WHAT YOU WILL DO:
Extend the passage about Leonardo da Vinci's time in Milan by writing what comes after its final sentence.

EXTRACT PROVIDED:
START

Indeed, it was Leonardo’s engineering prowess that first brought him to Milan in 1482, when he was 30. Though his motivations for leaving Florence are unclear — some historians say he may have been at least partially prompted by a desire to escape the cloud of sodomy allegations lodged against him in Florence a few years earlier — he sent the ambitious duke of Milan, Ludovico Sforza, a meticulous list of the advanced engineering projects and war machinery he could help him construct. Almost as an afterthought, he mentioned at the end of his pitch to Sforza that he was also an artist. “Likewise in painting, I can do everything possible as well as any other, whosoever he may be,” da Vinci offered, not incorrectly.
Today, his engineering genius and the advancements it inspired are showcased at Milan’s Museo Nazionale Scienza e Tecnologia Leonardo da Vinci, the largest science museum in Italy. The museum’s Leonardo da Vinci Galleries, reimagined for the 2019 celebrations, use more than 170 historical models, artworks, codexes and installations to bring the artist’s story to life.
Much of his time in Milan was spent working in the duke’s castle, Castello Sforzesco, still one of the top attractions in the city. The artist’s most lasting legacy at the castle itself is the Sala delle Asse, where he painted the walls and the ceiling to resemble a pergola of mulberry trees, bringing the outside in for the duke who loved beauty and hosting elaborate parties. Unfortunately, the Sala delle Asse has been off- limits to visitors for most of the last decade while it undergoes painstaking restoration, but its completion is promised soon.

END

LISTED ENTRIES:

START

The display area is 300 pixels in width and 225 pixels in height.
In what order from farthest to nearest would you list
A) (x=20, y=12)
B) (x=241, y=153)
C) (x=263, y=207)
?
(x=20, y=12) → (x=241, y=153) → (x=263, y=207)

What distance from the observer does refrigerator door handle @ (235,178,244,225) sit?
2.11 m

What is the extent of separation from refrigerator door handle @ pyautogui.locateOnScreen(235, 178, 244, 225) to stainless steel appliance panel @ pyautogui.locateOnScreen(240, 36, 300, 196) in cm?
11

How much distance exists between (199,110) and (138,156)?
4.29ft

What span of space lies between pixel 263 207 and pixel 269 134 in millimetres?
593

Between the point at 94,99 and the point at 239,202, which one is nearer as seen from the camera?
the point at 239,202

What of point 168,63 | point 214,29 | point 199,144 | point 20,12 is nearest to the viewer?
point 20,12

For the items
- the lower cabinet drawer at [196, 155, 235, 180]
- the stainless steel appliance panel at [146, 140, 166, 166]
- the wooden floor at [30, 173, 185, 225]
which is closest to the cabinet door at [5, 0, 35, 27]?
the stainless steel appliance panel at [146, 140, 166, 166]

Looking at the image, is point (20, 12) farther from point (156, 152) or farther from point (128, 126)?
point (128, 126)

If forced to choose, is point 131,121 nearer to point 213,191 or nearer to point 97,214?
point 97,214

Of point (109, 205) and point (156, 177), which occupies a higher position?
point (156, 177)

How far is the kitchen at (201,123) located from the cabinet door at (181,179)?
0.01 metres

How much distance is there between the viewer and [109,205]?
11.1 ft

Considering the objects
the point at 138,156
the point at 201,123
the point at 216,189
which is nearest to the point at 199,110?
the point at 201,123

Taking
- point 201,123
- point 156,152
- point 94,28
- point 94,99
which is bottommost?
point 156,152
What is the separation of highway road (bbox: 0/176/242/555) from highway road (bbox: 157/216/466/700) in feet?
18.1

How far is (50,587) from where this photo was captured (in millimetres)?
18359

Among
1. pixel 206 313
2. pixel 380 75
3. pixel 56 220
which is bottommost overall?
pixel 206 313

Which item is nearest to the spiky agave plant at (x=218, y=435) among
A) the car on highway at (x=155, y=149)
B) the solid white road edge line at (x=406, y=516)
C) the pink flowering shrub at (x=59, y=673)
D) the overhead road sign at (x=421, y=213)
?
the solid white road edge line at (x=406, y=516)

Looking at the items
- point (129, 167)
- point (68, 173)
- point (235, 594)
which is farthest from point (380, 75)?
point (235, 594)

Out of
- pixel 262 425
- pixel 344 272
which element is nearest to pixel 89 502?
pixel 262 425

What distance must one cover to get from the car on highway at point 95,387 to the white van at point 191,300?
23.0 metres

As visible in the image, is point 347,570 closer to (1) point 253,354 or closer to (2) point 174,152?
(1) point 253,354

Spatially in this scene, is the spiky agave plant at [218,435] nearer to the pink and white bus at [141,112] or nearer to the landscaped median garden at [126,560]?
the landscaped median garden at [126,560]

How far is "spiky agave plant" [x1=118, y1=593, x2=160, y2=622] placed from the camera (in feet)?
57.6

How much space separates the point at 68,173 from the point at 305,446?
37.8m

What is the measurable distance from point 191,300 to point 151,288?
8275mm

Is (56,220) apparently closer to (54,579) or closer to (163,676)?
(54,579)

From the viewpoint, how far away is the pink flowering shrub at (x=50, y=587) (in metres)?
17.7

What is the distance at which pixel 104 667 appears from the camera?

END

WRITTEN ANSWER:
A few blocks from the castle is Milan’s most popular Leonardo attraction by far, his mural “The Last Supper,” painted about 1495 to 1498 on the refectory wall of the Convent of Santa Maria delle Grazie. While paintings depicting Jesus’ final meal as surrounded by his 12 apostles were commonplace, if not obligatory, for important churches of his day, it was the artist’s wholly unique approach to the subject matter that stunned contemporary viewers as it still does today. Surrounding a world-weary Jesus, each apostle distinctly reacts with palpable animation to the shocking news that Jesus has just delivered to them: that one of them will soon betray him.
For centuries, conjecture has been rampant regarding a particularly curious element of “The Last Supper”: the androgyny of John the Apostle, seated just to the right of Jesus. So delicate are John’s features that they even spawned one of the main plotlines in the blockbuster book and film “The Da Vinci Code,” which claimed that the figure is not John at all, but Mary Magdalene.
Just across the street from Santa Maria delle Grazie is La Vigna di Leonardo (Leonardo’s Vineyard), a favorite site for modern LGBTQ visitors, thanks both to its queer history and its tranquil beauty.
“I imagine the master and his boyfriend lying in this vineyard he owned next to the place where he painted ‘The Last Supper,’” shared Italian journalist and documentarian Stefano Paolo Giussani, author of the 2020 book “Leonardo andrebbe al Pride?” (“Would Leonardo Go to Pride?”). “We know that Leonardo spent most of his life with Gian Giacomo Caprotti, known as Salaì, a nickname meaning ‘little devil.’ Salaì joined his household in 1490 as an assistant and went on to train as a painter. From then on, they lived, worked and traveled together, even sharing the same wardrobe.”
Leonardo’s Vineyard lies at the bottom of the garden at the 15th century mansion Casa degli Atellani, exactly as it did when Sforza gave the land to the artist more than 520 years ago.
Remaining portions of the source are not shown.